Los Angeles -- Christopher Reeve gets star on Hollywood Walk of Fame.
WEDNESDAY, April 16:
San Juan, Puerto Rico -- Independence Party launches yearlong nationality campaign to commemorate 1898 U.S. invasion.
Washington -- Supreme Court hears arguments.
Washington -- House in session.
Huntsville, Texas -- Scheduled execution for Kenneth Gentry for fatal shooting.
Texas City, Texas -- Daylong remembrances marking 50th anniversary of the ship explosions that killed 576 people.
THURSDAY, April 17:
Toronto -- National day of protest by Canadian aboriginals upset at government inaction.
Washington -- House in session.
Fort Bliss, Texas -- Roving Sands, war games involving some 30,000 troops, gets under way in West Texas and southern New Mexico. Runs through April 30.
St. Louis -- Federal appeals court hears arguments in Arkansas' Jim Guy Tucker and Susan McDougal cases.
Topeka, Kan. -- Kansas Supreme Court hears case in which spurned suitor sued his fiancee to get his ring back after she broke off the engagement.
Cambridge, Mass. -- Court appearance for woman arrested for photographing her nude son for a class at Harvard.
Hempstead, New York -- Opening of Hofstra University's three-day 10th Presidential Conference, "Leading in a New World," focusing on presidency of George Bush. The Bushes and some Bush Cabinet members to attend.
FRIDAY, April 18:
Johannesburg, South Africa -- Trial of three white extremists convicted in 1994 election-eve bombings, on charges of escaping from prison last year.
Oslo, Norway -- Kon-Tiki voyage's 50th anniversary celebration, with Thor Heyerdahl present.
Alexandria, Va. -- Sentencing in federal court for woman who pleaded guilty to embezzling more than $144,000 from the National Parent Network on Disabilities, a charity serving disabled children.
Arlington, Va. -- Official opening of Newseum, the Freedom Forum news museum.
Houston -- Daylong annual Houston Conference on AIDS in America.
Los Angeles -- Hearing for Michael Markhasev, accused in the Ennis Cosby murder.

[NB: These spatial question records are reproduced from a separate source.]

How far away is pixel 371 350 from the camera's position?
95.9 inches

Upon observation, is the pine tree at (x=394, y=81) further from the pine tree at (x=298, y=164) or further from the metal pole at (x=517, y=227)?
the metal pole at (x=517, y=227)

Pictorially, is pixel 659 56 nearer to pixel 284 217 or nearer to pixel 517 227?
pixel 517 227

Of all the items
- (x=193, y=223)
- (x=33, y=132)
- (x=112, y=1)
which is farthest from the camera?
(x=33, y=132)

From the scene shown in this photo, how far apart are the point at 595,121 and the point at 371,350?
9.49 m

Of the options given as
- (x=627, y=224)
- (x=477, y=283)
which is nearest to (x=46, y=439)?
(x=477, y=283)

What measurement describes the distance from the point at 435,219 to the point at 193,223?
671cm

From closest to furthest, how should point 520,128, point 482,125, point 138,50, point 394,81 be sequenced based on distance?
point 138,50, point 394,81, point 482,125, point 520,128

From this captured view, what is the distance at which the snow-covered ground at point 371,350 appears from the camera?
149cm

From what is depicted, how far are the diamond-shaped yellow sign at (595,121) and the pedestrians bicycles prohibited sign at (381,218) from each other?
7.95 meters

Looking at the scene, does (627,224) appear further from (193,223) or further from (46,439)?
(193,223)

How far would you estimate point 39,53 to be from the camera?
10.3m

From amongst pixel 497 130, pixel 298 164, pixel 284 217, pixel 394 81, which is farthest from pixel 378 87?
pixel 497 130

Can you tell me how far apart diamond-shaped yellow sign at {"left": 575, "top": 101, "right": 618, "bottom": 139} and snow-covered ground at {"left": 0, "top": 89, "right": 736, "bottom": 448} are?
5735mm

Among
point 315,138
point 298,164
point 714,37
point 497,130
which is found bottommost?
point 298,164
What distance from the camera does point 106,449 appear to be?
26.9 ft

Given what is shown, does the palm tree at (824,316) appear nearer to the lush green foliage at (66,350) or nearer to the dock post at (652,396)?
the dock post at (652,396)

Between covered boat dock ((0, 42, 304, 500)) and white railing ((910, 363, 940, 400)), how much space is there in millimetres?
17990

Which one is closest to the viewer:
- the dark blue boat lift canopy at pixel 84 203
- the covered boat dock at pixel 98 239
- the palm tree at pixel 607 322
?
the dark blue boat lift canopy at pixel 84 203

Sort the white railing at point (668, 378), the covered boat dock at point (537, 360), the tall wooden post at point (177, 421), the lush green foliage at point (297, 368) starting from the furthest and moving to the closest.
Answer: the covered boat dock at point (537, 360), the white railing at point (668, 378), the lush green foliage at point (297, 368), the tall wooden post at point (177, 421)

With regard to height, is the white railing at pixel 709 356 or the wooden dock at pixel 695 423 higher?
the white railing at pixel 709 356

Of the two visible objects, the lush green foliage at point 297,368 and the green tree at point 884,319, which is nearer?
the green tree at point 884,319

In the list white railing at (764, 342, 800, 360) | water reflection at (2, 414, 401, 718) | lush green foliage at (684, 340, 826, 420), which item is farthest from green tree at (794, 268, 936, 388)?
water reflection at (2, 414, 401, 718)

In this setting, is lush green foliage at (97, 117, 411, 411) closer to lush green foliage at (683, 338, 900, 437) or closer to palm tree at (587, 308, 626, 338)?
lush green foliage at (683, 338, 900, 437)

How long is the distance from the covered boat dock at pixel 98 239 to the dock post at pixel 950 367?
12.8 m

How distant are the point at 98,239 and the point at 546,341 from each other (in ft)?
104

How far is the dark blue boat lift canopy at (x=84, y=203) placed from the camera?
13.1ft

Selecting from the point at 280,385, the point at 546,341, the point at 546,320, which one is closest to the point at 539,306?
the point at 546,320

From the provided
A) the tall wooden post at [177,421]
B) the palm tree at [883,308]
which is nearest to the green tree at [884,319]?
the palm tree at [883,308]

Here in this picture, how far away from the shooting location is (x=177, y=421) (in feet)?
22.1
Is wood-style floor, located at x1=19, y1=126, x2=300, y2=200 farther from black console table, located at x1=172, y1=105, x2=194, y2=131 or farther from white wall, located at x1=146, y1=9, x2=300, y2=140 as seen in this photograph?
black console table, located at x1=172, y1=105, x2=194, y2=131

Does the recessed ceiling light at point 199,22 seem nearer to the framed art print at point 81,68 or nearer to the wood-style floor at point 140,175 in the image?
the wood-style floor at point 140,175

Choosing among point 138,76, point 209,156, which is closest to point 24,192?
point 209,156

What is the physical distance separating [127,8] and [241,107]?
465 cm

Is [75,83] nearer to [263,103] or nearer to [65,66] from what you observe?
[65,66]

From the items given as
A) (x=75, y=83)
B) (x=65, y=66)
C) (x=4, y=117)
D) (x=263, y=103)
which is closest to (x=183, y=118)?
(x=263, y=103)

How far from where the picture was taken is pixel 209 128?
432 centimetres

Las Vegas -- Simpson trial figures Christopher Darden and Kimberly Goldman address victims' rights workshops at Federation of American Health Systems convention.
SATURDAY, April 19:
Sofia, Bulgaria -- Bulgaria holds early parliamentary elections, likely to be won by the Union of Democratic Forces and decisively end the rule by Socialists, the former Communists.
San Juan, Puerto Rico -- Congressional hearing on status of Puerto Rico and its relationship with the United States.
Waco, Texas -- Fourth anniversary of mass suicide of 80 Branch Davidians and their leader, David Koresh. Also, second anniversary of bombing of Oklahoma City federal building that killed 168 people.
New York -- Commissioning of U.S. Navy ship, a guided missile destroyer named "USS The Sullivans," in honor of the five "Fighting Sullivan" brothers. The five sailors from Waterloo, Iowa, perished together during World War II when their cruiser, USS Juneau, was sunk during the Battle of Guadalcanal.